Manchester University's Biocentre

Mention laboratories and most of us will conjure up images of wall-to-wall fume cupboards, miles of exposed ducts and specialist gas pipework. Even 10 years ago, architectural beauty in a university laboratory building tended to be rather skin deep, with anything even faintly extravagant being value-engineered out in favour of expensive and complex services.

But things have changed a bit. With increased competition for fee-paying students and research grants, universities need to do more to attract the best brains. Words like ‘radical’ and ‘state of the art’ tend to pepper client design briefs – and there's more money around to pay for projects as well.

Manchester University's Interdisciplinary Biocentre (MIB) is one project that's broken the mould. Yes, it's got the usual wall-to-wall fume cupboards for the chemistry, physics and molecular science labs, but it's also got open-plan offices, an atrium, a south-facing solar wall with sun-tracking solar shading, and a Termodeck hollowcore system for the offices. All this required the better part of £30m to build – a good contract if you can get it.

Fortunately for Faber Maunsell, it was able to grab a slice of the action. The consulting firm's structural and M&E divisions worked with Architect Anshen Dyer, main contractor Shepherd Construction and M&E contractor N G Bailey to deliver a 12,600 m² state of the art post-graduate research facility for Manchester University - an amalgamation of the University and UMIST. The project was funded through a joint partnership between the University, the Wellcome Trust and the Higher Education Funding Council for England (HEFCE). The client opted for the collaborative form of contract developed by the Reading Construction Forum. The university appointed the architect, which in turn appointed the design team.

• **Stored data**
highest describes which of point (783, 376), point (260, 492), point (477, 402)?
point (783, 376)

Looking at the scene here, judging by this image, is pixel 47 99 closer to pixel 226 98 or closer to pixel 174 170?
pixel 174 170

• **Problems to work on**
1. In the article on Manchester University's Biocentre, which organizations jointly funded the project?
2. Using the article on Manchester University's Biocentre, explain why universities now ask for more ambitious laboratory designs than they did ten years earlier.
3. Extend the article on Manchester University's Biocentre by writing on from its final sentence.

• **Results of the exercise**
1. The University, the Wellcome Trust and the Higher Education Funding Council for England (HEFCE).

2. Universities face increased competition for fee-paying students and research grants, so they need to do more to attract the best brains. Design briefs therefore call for work that is "radical" and "state of the art," and more money is available to pay for such projects.

3.
General layout

The six-storey Biocentre and two separate blocks are located in the south-west quadrant of the university campus. All three buildings form quite a complex structural geometry. This was partly driven by difficult site conditions (including a river, existing buildings, and hidden tunnels in the boulder clay), and partly by the need for three very different facilities: laboratories, offices, and administration (see figure 1).

The laboratories are mainly contained in a six-storey, concrete-framed block at the centre of the site. The offices, stores and some specialist rooms are housed in a separate structure that wraps around the laboratory block in a reversed L-shaped configuration.

A narrow-plan, steel-framed office block faces south west along Princess Street while a very similar administration block is partly cantilevered over the culverted River Medlock. A covered street links all three buildings.

The laboratory block is heavily serviced, with fume cupboard extract, specialist gases and high rates of ventilation. Any equipment that is particularly sensitive to vibration is positioned at ground floor slab level, local to columns – either on pilecaps or on isolated elements of the foundations. The floors are constructed from ribbed slabs, their spacing determined by the ductwork and electrical services run within them.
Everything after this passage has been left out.